* [Source extract]

Intelligent Chess Opening

By Cyrus Ferdosi

Email: cyrusf@cogs.susx.ac.uk

Intelligent Chess Opening

ABSTRACT

INTRODUCTION

ANALYSIS OF TREE REPRESENTATION

ANALYSIS OF GRAPH REPRESENTATION

ROBUSTNESS

ACCESS EFFICIENCY

MEMORY REQUIREMENT

ALGORITHM

CONCLUSION

Computer Chess reading

Some Chess Opening

ABSTRACT

In the opening, each player tries to control the centre, set up a flexible pawn structure, develop the pieces rapidly and harmoniously, sometimes even go for direct attack. But there are so many complicated variations.

Contemporary computer chess programs use a preprocessed database known as the database of opening moves in order to take advantage of the initial moves which are already known to be sound and well thought of. Therefore providing both players with a good and solid foundation on which to start a game of chess. The opening database of moves that computers use is organised in a tree-like structure. The propos of this paper is to show that the same data can be represented in a graph structure which has all the advantages of the tree structure. Further more the graph representation of the data has a much greater superiority over the tree representation of the same data.

Back to top

INTRODUCTION

The faith of a chess program depends largely on the first 15 to 20 moves. These opening moves have been tried and tested for the past 100 years by the grand masters and proven to be good for both black and white. Almost every computer chess program uses a selection of these opening moves to aid the program with both saving time and avoiding potential danger in the initial phases of a game. If a program plays well in the begining of a game, it is most likely to maintain a good game and hence increase its chances of wining. As stated in the abstract, contemporay databases of opening moves are represented in a tree like fashion. In fact their representation is not truly tree like, to be more precise the opening lines of moves in these databases are represented as a set of paths in the tree of moves (Figure 2 is a list of paths representation of figure 1). Therefore the trees implemented in these chess programs and the trees used in other aspects of computer science, differ in the number of nodes in them. There are more nodes in a set of paths of a tree then there are in the same tree which has been represented as a set of paths. The number of lines of opening moves differ from database to database. Average programs have about 10 to 15 thousand lines of opening moves, in some programs these can increase up to 100000 lines.

* [Exercise set]
[1] For the chess opening paper, decide whether each statement agrees with it: (a) average programs hold about 10 to 15 thousand lines of opening moves; (b) the opening moves have been tested for the past 50 years; (c) the opening database that computers use is organized like a tree. Answer yes or no for each and quote the words of the paper that settle it.
[2] According to the chess opening paper, how many lines of opening moves can some programs reach?
[3] Write the next part of the chess opening paper, starting after its final sentence.
The items that follow come from a separate source.

* [Supplied entries]

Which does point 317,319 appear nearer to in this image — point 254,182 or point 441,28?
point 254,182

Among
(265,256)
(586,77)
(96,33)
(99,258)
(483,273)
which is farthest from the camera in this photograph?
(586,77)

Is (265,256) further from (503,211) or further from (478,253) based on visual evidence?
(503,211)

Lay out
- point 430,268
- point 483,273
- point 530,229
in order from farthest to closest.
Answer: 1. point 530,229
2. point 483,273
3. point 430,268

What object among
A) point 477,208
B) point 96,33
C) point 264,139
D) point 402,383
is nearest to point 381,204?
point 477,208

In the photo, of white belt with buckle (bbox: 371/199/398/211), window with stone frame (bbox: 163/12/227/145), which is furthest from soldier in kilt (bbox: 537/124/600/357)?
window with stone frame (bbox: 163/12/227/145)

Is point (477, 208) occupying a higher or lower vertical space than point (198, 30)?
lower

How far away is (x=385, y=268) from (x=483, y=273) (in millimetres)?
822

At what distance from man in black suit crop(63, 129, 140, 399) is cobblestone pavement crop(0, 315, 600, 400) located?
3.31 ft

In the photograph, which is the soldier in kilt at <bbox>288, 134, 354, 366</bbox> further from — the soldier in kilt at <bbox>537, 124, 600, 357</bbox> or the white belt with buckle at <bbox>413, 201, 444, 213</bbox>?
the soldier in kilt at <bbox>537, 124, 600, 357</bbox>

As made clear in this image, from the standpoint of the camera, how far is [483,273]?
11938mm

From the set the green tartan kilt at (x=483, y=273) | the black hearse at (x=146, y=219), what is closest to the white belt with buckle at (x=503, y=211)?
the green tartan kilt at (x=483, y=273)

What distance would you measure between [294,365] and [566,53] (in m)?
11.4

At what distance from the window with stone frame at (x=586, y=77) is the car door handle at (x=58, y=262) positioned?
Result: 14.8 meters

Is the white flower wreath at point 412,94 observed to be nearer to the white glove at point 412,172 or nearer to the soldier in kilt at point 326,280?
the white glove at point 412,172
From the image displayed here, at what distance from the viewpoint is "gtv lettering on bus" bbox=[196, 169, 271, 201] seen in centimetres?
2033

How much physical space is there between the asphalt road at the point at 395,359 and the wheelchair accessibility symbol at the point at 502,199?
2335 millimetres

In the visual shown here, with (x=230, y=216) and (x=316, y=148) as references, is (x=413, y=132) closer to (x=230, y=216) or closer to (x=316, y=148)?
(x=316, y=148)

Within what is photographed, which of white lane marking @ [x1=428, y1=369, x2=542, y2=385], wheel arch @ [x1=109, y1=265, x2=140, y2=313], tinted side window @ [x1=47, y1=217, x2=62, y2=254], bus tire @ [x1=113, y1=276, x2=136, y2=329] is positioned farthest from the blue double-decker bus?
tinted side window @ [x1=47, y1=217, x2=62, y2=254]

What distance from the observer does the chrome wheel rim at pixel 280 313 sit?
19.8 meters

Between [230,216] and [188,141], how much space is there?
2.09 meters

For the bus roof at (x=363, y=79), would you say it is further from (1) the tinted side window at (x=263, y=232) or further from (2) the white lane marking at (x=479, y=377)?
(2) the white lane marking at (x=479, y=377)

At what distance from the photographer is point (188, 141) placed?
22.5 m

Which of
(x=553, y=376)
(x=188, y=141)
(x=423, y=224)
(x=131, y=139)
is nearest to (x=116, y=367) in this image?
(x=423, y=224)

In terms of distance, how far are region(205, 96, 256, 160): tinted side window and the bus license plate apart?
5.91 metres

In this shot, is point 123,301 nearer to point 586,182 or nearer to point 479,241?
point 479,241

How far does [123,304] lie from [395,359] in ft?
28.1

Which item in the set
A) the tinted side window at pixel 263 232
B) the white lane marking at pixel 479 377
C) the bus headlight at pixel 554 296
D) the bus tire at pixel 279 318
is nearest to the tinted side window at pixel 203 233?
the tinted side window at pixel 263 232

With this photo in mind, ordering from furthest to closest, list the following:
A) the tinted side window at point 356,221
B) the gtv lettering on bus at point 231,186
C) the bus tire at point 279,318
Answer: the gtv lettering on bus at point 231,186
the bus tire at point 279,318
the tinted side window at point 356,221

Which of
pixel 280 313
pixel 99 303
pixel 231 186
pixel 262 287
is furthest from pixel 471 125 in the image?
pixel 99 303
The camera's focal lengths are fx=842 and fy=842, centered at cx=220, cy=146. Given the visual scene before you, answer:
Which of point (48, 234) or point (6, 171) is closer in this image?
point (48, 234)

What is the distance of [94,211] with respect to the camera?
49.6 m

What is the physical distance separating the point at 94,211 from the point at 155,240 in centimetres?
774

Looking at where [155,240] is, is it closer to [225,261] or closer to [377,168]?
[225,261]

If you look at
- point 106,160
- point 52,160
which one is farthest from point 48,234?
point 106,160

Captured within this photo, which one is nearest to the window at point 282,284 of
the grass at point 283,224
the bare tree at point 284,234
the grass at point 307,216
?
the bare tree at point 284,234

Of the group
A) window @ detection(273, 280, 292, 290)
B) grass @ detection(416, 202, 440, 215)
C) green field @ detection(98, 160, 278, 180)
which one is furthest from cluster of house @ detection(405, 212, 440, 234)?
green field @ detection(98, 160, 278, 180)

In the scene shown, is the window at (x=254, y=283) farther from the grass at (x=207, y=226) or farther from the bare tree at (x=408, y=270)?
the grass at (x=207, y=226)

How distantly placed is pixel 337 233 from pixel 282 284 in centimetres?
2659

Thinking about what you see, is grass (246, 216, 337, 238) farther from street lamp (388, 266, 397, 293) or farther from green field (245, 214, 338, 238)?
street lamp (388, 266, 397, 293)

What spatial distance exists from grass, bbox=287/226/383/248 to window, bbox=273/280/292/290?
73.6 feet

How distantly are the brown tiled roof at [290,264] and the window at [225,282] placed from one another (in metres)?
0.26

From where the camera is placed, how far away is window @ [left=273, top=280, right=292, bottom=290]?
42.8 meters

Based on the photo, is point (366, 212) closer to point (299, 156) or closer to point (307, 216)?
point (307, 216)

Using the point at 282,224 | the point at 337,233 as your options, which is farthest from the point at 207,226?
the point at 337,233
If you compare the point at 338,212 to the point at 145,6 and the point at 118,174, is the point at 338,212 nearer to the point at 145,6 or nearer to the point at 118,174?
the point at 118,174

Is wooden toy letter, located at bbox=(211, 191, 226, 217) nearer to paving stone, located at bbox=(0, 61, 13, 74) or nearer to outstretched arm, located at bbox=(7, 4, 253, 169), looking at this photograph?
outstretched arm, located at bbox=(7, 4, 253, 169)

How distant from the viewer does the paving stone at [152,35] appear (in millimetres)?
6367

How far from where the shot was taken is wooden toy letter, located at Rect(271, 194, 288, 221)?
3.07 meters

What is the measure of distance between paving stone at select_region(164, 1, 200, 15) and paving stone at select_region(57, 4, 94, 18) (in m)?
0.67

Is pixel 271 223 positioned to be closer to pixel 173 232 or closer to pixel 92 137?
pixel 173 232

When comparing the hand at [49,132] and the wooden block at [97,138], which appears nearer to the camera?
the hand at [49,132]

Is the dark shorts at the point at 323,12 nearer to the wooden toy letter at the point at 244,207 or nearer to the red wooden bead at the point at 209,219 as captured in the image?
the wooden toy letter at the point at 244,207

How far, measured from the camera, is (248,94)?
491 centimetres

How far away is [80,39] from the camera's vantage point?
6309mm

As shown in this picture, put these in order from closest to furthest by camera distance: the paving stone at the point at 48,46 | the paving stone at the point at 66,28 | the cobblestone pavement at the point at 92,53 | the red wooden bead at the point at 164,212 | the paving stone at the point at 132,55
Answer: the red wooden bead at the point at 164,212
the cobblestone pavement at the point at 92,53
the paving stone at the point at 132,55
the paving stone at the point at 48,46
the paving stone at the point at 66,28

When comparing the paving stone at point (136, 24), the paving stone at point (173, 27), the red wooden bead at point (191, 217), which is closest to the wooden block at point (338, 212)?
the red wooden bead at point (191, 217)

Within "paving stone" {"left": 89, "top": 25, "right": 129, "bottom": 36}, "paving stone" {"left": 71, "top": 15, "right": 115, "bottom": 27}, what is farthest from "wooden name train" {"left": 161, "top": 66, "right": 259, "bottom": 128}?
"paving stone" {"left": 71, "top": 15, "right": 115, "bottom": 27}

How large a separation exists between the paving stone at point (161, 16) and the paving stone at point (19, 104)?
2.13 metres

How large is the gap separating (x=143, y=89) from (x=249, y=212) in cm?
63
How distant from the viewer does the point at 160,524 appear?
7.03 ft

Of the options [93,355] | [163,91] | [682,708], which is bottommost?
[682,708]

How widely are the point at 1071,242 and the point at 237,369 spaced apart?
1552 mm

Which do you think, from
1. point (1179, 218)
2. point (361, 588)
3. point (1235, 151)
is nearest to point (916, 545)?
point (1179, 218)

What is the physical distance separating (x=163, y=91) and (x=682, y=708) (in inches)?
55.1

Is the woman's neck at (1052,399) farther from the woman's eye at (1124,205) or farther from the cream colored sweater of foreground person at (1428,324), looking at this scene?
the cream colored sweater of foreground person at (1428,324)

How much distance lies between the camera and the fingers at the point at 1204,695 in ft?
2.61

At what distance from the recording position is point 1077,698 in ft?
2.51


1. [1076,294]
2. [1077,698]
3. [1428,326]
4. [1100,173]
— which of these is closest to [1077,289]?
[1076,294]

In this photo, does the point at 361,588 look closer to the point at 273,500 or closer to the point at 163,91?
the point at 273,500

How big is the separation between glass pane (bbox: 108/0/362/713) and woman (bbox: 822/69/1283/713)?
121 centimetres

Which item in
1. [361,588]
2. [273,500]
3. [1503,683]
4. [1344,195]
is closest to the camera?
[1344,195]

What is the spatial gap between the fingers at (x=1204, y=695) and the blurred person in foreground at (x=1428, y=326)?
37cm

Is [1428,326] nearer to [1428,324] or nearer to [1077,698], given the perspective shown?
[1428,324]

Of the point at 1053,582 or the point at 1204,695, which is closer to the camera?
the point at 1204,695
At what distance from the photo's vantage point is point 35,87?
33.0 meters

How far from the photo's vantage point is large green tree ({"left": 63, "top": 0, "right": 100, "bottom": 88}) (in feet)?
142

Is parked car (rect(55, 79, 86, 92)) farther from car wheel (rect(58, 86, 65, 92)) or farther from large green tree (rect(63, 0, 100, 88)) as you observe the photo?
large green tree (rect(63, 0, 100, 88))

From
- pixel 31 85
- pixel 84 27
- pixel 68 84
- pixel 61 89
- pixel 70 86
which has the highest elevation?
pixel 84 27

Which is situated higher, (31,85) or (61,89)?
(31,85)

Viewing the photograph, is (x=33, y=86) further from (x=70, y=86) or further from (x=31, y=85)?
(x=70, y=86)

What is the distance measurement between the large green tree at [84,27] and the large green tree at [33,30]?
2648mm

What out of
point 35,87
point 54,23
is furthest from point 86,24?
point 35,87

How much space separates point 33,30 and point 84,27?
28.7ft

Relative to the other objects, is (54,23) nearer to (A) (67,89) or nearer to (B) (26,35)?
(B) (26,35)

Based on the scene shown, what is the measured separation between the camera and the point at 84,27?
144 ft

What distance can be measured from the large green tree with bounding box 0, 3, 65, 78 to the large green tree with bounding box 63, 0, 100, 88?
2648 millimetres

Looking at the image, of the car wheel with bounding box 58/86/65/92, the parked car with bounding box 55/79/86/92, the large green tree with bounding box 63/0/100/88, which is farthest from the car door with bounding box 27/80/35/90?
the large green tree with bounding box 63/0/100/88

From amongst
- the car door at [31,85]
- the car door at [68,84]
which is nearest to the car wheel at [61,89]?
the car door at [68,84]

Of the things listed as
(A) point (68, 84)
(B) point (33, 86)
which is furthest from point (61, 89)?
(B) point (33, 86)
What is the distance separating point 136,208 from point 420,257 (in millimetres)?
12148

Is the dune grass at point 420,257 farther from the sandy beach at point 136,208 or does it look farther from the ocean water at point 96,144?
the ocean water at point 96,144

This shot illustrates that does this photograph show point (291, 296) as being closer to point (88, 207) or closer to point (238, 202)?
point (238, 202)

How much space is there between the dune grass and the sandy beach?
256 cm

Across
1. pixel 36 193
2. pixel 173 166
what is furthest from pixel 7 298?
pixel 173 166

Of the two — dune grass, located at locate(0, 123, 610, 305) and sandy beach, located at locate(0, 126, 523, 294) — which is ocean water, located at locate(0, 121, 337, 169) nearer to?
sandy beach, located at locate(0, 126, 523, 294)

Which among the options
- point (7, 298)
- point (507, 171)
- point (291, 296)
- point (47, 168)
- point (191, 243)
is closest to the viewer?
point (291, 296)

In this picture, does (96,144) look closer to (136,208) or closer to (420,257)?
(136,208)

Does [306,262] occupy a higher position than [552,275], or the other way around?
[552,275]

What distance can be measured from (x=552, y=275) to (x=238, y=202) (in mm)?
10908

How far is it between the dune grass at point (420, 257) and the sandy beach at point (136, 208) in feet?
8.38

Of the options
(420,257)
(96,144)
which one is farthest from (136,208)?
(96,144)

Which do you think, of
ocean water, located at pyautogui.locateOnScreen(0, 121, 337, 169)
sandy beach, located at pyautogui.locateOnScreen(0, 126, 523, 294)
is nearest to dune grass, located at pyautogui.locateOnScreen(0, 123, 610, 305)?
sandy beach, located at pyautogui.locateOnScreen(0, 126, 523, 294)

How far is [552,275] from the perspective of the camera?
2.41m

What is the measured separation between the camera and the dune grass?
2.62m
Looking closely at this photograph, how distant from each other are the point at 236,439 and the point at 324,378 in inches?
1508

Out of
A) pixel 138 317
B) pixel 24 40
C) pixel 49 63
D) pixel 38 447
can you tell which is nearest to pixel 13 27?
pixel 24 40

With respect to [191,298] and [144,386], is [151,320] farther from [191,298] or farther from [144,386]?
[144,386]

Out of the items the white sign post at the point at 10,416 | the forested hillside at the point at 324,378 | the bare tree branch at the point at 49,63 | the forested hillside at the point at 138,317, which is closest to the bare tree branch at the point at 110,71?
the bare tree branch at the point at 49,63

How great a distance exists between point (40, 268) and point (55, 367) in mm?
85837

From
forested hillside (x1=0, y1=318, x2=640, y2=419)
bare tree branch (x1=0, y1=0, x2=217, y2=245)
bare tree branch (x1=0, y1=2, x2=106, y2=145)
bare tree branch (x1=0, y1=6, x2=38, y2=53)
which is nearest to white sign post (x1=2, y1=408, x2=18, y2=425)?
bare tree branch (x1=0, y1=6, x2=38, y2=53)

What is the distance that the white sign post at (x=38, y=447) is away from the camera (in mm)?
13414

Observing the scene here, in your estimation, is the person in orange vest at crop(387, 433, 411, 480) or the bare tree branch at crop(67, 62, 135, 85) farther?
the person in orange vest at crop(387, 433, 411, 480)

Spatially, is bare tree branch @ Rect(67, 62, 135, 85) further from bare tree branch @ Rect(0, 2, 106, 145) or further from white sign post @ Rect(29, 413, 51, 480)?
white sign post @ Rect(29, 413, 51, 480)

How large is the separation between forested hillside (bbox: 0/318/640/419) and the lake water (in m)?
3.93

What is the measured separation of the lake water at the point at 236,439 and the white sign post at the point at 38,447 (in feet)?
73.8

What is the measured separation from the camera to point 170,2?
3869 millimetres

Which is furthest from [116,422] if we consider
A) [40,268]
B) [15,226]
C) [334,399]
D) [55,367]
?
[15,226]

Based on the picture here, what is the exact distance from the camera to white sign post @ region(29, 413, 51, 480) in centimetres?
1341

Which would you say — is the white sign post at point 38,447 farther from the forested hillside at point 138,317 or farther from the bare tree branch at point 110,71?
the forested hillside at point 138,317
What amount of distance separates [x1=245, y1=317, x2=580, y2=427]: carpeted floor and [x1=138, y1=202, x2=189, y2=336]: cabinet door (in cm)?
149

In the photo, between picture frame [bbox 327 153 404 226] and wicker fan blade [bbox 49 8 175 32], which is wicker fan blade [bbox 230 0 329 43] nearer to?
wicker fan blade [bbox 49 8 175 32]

* [Answers to the exercise]
[1]
(a) Yes: "Average programs have about 10 to 15 thousand lines of opening moves"
(b) No: "tried and tested for the past 100 years by the grand masters"
(c) Yes: "The opening database of moves that computers use is organised in a tree-like structure."

[2] Up to 100000 lines.

[3]
The way these databases are used by most programs is as follows:

Suppose the computer plays black and its human opponent plays white. The opponent plays its first move, say K4 (it means the pawn in front of the king advances by two squares). For the computer to respond, it will have to check all the list of paths (starting from the first one) in its database which starts with the move K4. Next it chooses one of these paths at random and then extracts the move noted immediately after K4 in that path, say Nf6 (meaning black knight moves to square f6) and plays this move. Now, when white plays its next move, say Bc4, the computer will have to find a path in its database which starts with the sequence of the first three moves. i.e. All the paths which start with K4, Nf6, Bc4 and at random pick one of these paths, choose the move noted immediately after Bc4, and play that and so on ...

A demonstratation: Suppose the set of paths in figure 2 is the database representation of the tree in figure 1 in some computer program. The human player chooses to play move "a" of the figure 1. In the set of paths of the figure 2 all the paths start with move "a", so the computer can choose any of them at random. Suppose the computer chooses to play move "b", at this stage the human player plays move "f". Now, the computer will have to choose a path which starts with a sequence of moves "a","b","f", there are 3 of them. So, the computer chooses one at random and plays it. And so on ... Some programs might use a more intelligent method of choosing their move, but in general the above procedure is what most computer program use.

Back to top

ANALYSIS OF TREE REPRESENTATION

Conventional databases suffer from three major drawbacks.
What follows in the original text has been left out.